══ Records for the task ══
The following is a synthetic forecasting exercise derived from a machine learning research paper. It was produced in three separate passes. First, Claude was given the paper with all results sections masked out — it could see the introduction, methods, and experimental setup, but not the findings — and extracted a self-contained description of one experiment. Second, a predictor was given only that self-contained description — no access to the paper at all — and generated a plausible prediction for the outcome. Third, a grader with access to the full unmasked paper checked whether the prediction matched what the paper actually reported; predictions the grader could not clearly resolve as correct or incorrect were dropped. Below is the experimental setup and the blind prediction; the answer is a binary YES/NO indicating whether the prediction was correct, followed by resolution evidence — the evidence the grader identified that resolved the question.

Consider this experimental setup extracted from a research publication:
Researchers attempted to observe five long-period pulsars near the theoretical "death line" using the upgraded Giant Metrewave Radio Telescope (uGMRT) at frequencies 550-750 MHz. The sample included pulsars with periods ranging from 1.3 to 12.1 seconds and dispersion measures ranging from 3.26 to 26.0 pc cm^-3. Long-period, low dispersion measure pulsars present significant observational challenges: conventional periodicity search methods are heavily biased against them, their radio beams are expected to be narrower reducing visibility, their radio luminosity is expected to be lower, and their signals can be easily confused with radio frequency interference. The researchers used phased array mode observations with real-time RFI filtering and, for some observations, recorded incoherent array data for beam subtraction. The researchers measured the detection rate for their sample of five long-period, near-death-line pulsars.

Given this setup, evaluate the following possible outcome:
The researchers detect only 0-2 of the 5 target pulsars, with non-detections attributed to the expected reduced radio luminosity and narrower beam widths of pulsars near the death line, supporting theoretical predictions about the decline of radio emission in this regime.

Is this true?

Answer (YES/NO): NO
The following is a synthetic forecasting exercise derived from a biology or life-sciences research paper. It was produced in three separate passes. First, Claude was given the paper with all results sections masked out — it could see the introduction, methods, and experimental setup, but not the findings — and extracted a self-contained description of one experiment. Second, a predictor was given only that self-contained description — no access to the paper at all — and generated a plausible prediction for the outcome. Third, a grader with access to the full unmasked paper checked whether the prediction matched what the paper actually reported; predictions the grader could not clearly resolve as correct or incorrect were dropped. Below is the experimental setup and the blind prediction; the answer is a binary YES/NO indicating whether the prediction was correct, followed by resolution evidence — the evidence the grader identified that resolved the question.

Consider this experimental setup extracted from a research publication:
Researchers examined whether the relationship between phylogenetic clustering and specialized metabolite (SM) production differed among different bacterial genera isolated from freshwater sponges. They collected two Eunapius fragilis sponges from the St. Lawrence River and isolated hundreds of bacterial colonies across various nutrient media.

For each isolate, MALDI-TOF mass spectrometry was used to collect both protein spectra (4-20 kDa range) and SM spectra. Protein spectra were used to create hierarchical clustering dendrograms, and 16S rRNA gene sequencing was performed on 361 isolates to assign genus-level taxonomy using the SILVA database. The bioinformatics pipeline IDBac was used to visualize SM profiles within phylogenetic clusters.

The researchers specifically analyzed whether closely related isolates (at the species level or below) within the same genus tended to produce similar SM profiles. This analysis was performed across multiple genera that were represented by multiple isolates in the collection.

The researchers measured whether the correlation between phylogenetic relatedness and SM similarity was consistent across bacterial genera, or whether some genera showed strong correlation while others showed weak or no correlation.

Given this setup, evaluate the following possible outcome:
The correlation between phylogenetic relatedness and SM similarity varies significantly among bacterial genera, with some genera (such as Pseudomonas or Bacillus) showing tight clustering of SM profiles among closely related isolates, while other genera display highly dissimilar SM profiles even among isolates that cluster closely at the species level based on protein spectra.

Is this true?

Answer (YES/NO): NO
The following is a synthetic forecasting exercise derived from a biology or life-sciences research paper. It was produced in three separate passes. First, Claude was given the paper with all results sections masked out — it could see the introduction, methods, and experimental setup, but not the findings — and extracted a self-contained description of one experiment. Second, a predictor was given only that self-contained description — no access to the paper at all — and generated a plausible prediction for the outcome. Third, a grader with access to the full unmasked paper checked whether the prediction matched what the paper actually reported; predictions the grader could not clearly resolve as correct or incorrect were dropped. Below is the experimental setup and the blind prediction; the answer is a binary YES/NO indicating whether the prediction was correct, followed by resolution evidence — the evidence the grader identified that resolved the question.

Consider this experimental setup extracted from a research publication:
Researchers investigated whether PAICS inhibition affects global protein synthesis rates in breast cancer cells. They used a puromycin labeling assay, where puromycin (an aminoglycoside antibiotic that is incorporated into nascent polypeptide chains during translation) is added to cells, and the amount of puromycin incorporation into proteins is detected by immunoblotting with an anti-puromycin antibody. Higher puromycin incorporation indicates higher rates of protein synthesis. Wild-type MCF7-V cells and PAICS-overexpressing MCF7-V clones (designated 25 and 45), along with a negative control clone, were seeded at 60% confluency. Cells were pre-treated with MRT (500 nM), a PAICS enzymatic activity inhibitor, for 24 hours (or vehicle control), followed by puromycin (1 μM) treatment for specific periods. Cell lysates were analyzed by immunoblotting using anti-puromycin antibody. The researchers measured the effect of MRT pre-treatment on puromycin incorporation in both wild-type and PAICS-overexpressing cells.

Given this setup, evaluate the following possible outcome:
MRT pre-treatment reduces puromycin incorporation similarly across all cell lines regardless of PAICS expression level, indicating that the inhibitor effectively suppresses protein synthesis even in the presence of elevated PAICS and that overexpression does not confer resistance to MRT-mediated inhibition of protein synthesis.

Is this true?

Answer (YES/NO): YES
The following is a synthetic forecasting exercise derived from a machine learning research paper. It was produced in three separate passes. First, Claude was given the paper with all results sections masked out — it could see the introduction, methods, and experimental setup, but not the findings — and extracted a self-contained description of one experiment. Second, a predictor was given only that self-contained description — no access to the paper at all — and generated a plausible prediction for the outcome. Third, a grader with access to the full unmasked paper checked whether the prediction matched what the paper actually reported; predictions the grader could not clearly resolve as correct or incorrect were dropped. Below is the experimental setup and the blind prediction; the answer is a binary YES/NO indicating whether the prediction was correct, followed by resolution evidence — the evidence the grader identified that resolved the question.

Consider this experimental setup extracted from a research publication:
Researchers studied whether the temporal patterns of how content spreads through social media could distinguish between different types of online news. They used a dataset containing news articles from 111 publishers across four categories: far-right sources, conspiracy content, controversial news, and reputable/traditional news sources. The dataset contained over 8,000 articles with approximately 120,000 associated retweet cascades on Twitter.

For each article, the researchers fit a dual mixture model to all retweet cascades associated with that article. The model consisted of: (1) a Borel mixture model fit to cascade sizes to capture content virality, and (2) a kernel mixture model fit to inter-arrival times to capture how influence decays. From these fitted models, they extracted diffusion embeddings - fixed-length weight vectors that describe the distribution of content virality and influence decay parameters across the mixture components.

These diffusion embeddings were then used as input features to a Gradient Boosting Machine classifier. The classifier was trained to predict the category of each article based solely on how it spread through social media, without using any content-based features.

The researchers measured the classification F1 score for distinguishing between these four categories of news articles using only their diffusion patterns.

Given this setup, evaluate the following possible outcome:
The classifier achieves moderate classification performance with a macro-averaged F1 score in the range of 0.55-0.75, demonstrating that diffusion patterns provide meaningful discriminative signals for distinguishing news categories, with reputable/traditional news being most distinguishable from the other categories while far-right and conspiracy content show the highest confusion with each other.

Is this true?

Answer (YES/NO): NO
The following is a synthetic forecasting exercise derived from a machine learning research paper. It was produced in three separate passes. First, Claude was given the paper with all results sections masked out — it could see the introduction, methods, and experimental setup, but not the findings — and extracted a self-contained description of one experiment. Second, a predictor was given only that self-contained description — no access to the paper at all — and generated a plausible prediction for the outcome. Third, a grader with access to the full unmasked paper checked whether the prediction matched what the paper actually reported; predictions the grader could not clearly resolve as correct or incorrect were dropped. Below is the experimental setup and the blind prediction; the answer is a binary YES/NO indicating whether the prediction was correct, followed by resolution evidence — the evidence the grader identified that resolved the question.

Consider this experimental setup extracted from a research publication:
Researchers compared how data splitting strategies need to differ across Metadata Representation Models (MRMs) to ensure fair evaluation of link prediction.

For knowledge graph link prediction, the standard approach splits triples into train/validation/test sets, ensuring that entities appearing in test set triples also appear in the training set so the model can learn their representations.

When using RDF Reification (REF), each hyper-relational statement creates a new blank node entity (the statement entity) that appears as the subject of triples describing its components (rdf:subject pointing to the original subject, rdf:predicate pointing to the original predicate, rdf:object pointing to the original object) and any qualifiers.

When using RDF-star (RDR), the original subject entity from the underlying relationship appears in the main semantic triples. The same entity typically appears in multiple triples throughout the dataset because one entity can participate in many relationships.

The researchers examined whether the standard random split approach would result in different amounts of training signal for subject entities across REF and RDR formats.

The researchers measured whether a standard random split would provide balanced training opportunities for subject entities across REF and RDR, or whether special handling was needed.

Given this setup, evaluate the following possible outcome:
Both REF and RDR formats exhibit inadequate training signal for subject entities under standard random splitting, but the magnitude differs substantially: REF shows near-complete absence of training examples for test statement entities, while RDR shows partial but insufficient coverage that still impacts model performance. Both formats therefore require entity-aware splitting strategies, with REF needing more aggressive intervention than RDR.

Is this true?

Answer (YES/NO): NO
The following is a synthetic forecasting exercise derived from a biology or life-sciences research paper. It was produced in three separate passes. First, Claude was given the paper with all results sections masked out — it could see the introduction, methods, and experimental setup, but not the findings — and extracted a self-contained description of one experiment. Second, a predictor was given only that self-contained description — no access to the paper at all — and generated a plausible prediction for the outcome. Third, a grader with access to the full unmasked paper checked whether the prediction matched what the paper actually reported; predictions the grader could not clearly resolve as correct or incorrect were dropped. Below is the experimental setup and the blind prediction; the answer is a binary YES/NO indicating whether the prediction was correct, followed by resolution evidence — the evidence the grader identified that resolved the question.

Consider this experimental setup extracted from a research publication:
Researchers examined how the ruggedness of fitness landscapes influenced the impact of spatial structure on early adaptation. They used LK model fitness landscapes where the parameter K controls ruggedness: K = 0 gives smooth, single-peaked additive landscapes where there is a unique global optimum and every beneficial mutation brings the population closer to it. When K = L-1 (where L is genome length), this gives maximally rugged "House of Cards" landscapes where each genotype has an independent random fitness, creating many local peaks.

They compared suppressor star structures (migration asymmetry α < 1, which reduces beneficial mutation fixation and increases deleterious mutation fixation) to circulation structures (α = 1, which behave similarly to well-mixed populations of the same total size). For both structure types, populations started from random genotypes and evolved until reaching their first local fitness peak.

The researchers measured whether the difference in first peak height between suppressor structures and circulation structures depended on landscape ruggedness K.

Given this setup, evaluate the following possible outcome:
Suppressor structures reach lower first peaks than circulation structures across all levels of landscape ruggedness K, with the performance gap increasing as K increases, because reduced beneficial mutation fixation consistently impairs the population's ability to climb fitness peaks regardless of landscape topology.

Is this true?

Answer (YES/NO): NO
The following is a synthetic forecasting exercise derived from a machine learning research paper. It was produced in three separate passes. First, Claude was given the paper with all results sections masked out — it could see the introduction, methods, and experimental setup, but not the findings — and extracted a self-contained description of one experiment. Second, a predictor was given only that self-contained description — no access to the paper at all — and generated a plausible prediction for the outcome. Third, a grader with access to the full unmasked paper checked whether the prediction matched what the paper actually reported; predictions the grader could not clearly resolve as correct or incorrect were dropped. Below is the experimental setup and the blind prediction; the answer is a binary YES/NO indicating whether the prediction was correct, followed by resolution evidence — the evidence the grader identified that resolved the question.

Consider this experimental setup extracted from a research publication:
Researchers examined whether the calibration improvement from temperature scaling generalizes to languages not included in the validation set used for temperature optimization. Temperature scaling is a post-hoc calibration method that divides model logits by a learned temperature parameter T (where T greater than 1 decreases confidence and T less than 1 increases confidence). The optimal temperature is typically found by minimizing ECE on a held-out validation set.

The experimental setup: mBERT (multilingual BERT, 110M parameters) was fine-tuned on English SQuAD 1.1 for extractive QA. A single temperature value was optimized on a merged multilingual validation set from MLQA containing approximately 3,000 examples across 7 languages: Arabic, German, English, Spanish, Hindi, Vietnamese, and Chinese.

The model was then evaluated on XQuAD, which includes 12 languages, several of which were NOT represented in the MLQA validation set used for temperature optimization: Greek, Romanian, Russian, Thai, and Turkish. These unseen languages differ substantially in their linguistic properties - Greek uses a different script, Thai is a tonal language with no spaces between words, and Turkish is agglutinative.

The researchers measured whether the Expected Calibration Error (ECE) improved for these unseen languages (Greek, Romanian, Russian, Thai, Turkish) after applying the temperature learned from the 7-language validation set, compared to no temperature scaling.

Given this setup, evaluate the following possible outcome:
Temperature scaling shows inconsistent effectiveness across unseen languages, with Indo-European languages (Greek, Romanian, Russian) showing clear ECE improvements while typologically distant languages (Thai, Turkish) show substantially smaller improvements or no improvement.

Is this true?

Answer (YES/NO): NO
═══
[Work to be completed] Within these records, how many lines include the word "approach"? The reply should be that number alone.

[Response below] 2